Assessing phylogenetic motif models for predicting transcription factor binding sites

John Hawkins, Charles E. Grant, William Stafford Noble and Timothy L. Bailey

Bioinformatics (Proceedings of the ISMB). 25(12):i339-347, 2009.


Abstract

Motivation: A variety of algorithms have been developed to predict transcription factor binding sites within the genome by exploiting the evolutionary information implicit in multiple alignments of the genomes of related species. One such approach uses an extension of the standard position-specific motif model that incorporates phylogenetic information via a phylogenetic tree and a model of evolution. However, these phylogenetic motif models have never been rigorously benchmarked in order to determine whether they lead to better prediction of transcription factor binding sites than obtained using simple position weight matrix scanning.

──────

=== TASKS AND EXERCISES ===
1 - Set down the part of the abstract on phylogenetic motif models starting with "Motivation: A variety" and going on through "weight matrix scanning.".
2 - In the abstract on phylogenetic motif models, what two things does the extension of the standard position-specific motif model use to incorporate phylogenetic information?

=== DATA PROVIDED ===

──────

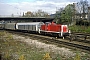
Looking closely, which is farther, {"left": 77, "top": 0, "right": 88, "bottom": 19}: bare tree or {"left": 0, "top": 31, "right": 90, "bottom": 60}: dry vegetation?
{"left": 77, "top": 0, "right": 88, "bottom": 19}: bare tree

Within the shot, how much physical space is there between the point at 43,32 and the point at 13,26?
19.6 meters

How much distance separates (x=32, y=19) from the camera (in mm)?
90812

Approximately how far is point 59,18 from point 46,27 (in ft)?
164

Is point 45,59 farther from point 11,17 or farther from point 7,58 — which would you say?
point 11,17

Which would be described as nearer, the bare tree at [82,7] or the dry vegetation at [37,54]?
the dry vegetation at [37,54]

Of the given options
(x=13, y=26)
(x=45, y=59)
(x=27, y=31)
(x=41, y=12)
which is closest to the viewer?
(x=45, y=59)

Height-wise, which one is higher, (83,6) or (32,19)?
(83,6)

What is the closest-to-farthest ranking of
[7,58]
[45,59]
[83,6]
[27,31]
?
[45,59] < [7,58] < [27,31] < [83,6]

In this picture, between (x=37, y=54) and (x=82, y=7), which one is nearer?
(x=37, y=54)

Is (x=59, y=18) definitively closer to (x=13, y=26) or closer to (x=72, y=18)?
(x=72, y=18)

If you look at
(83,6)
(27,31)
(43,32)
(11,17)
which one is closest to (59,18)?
(83,6)

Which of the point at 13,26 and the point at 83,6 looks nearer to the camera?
the point at 13,26

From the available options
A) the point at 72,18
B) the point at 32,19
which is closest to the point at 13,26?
the point at 72,18

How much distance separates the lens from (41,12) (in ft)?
416
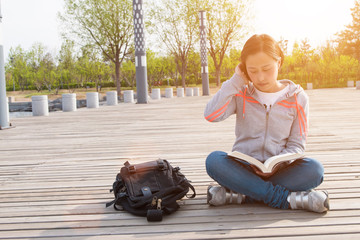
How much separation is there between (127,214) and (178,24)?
34.2 meters

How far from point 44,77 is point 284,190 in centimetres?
4962

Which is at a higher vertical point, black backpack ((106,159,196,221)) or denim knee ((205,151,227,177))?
denim knee ((205,151,227,177))

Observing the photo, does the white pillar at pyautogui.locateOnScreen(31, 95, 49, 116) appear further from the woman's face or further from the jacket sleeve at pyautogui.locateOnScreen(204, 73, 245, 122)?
the woman's face

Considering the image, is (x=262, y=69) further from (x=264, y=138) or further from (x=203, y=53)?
(x=203, y=53)

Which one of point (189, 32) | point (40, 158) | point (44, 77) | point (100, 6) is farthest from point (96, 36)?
point (40, 158)

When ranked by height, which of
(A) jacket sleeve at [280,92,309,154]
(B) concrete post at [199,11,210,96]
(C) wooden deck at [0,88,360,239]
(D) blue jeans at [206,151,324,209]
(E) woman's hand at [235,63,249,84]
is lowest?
(C) wooden deck at [0,88,360,239]

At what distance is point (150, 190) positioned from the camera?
281cm

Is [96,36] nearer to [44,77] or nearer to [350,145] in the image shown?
[44,77]

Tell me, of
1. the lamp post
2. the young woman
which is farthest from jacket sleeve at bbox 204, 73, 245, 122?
the lamp post

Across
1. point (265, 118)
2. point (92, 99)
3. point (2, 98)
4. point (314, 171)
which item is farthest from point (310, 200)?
point (92, 99)

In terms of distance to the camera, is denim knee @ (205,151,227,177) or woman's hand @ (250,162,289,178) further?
denim knee @ (205,151,227,177)

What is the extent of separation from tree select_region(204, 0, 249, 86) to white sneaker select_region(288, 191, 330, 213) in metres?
32.1

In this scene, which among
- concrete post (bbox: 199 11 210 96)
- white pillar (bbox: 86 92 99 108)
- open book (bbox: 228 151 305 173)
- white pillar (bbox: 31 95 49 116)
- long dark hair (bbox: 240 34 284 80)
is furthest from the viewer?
concrete post (bbox: 199 11 210 96)

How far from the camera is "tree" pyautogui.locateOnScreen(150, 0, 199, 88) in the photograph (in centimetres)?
3469
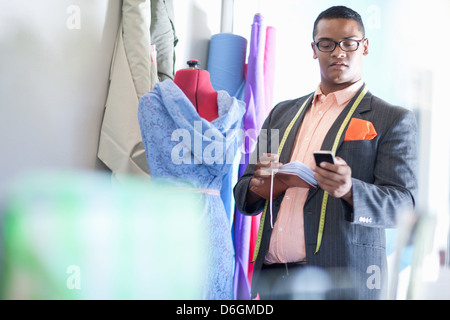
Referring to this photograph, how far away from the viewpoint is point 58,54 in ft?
5.87

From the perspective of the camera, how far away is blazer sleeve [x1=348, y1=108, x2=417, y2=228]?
1.22m

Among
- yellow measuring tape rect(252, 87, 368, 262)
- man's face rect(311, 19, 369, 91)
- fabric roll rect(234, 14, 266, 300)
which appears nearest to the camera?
yellow measuring tape rect(252, 87, 368, 262)

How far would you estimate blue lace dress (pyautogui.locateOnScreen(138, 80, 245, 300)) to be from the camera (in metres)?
1.58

──────

=== ANSWERS TO THE EXERCISES ===
1 -
Motivation: A variety of algorithms have been developed to predict transcription factor binding sites within the genome by exploiting the evolutionary information implicit in multiple alignments of the genomes of related species. One such approach uses an extension of the standard position-specific motif model that incorporates phylogenetic information via a phylogenetic tree and a model of evolution. However, these phylogenetic motif models have never been rigorously benchmarked in order to determine whether they lead to better prediction of transcription factor binding sites than obtained using simple position weight matrix scanning.

2 - A phylogenetic tree and a model of evolution.